Les lionnes de l’Atlas s’appuient sur un système bien huilé. Une excellente assise défensive leur permettant ensuite de contre-attaquer avec des transitions rapides vers l’avant. Les joueuses ont prouvé sous les ordres de Pedros qu’elles savaient être résilientes, soudées, motivées et surtout compétitives. Elles évoluent avec confiance et arrivent dans ce Mondial avec l’envie de marquer l’histoire de la sélection féminine. En marchant sur les traces de leurs homologues masculins arrivés jusqu’en demi-finale du dernier mondial au Qatar.

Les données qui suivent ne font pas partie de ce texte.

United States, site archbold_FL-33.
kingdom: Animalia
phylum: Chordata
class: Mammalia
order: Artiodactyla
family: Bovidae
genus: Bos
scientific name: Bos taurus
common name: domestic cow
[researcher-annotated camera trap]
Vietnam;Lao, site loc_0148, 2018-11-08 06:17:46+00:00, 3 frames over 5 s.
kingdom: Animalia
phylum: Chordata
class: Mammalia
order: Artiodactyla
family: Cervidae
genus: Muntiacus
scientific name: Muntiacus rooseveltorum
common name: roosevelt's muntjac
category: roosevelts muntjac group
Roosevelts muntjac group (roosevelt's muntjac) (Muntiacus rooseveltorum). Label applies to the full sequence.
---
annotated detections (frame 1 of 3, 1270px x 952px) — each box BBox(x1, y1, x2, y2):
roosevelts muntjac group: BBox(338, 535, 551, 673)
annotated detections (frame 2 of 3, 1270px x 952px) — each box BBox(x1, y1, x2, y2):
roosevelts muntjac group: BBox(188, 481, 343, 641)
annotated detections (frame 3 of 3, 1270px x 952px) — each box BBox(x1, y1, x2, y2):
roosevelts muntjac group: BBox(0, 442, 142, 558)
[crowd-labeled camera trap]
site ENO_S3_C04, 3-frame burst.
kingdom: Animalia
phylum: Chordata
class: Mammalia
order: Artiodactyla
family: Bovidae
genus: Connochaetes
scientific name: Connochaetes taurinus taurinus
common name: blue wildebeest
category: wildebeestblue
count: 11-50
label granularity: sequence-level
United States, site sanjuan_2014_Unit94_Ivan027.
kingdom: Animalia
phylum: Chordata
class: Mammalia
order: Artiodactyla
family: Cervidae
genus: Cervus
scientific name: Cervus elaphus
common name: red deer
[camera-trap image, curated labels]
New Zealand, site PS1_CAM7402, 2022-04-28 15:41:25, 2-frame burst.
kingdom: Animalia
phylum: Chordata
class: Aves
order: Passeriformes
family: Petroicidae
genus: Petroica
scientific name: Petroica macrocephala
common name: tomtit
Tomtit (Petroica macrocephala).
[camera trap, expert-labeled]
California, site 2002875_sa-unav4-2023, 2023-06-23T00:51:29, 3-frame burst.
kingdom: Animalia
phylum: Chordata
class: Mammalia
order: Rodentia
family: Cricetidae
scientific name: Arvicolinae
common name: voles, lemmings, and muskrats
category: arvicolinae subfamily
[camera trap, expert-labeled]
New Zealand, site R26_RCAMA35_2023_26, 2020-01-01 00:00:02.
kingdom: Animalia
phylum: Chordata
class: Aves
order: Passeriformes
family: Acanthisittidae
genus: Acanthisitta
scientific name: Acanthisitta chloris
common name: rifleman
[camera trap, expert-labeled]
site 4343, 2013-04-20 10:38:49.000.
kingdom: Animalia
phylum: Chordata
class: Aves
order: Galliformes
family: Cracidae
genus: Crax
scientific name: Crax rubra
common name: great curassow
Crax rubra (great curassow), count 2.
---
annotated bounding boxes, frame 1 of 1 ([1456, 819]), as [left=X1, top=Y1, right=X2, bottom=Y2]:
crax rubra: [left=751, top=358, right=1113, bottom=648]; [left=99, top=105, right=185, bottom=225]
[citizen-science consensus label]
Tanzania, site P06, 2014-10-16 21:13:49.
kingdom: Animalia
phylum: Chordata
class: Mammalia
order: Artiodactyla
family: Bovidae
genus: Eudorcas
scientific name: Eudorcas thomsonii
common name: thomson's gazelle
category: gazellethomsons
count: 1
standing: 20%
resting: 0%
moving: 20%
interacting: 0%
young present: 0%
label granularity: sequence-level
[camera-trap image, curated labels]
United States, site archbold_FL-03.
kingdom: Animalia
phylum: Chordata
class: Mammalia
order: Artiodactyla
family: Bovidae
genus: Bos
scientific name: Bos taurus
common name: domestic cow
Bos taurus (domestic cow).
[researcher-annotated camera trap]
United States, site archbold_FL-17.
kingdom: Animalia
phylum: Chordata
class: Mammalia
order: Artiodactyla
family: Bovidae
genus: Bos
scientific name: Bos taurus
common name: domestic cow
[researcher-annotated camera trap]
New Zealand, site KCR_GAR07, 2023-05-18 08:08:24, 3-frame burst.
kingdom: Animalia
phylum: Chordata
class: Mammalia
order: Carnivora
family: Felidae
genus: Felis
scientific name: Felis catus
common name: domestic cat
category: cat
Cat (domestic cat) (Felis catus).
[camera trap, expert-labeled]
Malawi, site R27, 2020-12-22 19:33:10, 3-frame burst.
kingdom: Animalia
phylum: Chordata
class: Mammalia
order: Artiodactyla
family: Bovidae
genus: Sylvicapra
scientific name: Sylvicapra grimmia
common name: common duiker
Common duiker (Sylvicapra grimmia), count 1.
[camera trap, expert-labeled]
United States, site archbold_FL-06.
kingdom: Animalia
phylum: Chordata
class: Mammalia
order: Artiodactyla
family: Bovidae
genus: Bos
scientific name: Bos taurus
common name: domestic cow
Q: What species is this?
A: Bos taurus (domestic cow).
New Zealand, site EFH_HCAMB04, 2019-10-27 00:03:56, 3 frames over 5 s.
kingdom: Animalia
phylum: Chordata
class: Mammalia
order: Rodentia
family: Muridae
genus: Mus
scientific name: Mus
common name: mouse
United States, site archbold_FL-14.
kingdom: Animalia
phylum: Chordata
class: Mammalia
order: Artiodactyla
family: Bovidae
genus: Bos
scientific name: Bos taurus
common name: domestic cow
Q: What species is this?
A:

Le groupe marocain est de très grande qualité. Elles tenteront de poursuivre cette folle ascension dans le groupe H, composé du vice champion d’Europe l’Allemagne, du vice champion sud-américain la Colombie et enfin du vice champion de la coupe d’Asie la Corée du Sud.
Ghizlane Chebbak – Milieu de terrain
Capitaine des Lionnes de l’Atlas, Chebbak est l’âme de cette sélection. C’est une joueuse qui aime les responsabilités, qui aime les moments de forte pression. Elle est la “boussole” du reste de son équipe. La joueuse de l’AS Far au Maroc est celle qui donne le tempo et le rythme de son équipe. Elle ne se cache pas, aime demander les ballons, même sous pression. Avec son gros volume de jeu, elle est capable d’apporter offensivement par des courses, autant qu’elle est capable de “chatouiller” les chevilles de ses adversaires, avec une grande agressivité.
Une détermination qu’on retrouve aussi dans ses déclarations, puisque la marocaine a annoncé la couleur : « les Lionnes de l’Atlas n’iront pas à la Coupe du Monde pour faire de la figuration. Notre objectif est de rivaliser avec les plus grandes équipes du tournoi ».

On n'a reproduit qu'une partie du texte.